In dit functieboek worden per functie vastgelegd:

  • -

    de plaats in de organisatie;

  • -

    een korte omschrijving van het takenpakket;

  • -

    de functie-eisen waaronder in ieder geval opleidings- en ervaringseisen;

  • -

    de functionele schaal of de indicatief vastgestelde schaal voor de functie;

  • -

    het aantal formatie-uren.

Artikel 3:2 Inventarisatie

Onder verantwoordelijkheid van de gemeentesecretaris wordt een inventarisatie gemaakt van:

  • a.

    welke functies qua inhoud in overwegende mate ongewijzigd worden voortgezet in de nieuwe organisatie met hetzelfde aantal formatie-uren;

  • b.

    welke functies qua inhoud in overwegende mate ongewijzigd worden voortgezet in de nieuwe organisatie, maar waarvan het aantal formatie-uren wordt teruggebracht;

  • c.

    welke functies worden opgeheven;

  • d.

    welke nieuwe functies ontstaan.

De ondernemingsraad wordt in de gelegenheid gesteld advies uit te brengen over deze inventarisatie.

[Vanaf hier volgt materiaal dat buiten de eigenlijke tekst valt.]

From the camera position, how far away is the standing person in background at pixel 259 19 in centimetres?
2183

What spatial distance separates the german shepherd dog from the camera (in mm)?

Hoofdstuk 4: Plaatsingsprocedure

Artikel 4:1 Concept-plaatsingsplan

  • 1. De gemeentesecretaris is verantwoordelijk voor het opstellen van een concept-plaatsingsplan.

  • 2. De medewerker wiens functie in overwegende mate ongewijzigd blijft en waarvan het aantal formatie-uren niet wordt teruggebracht, heeft recht op plaatsing in deze functie (“mens volgt functie”).

  • 3. Als bij toepassing van lid 1 en 2 meer kandidaten beschikbaar zijn, geldt dat degene met de meeste in overheidsdienst doorgebrachte diensttijd voor gaat. Bij gelijke diensttijd gaan ouderen voor op jongeren.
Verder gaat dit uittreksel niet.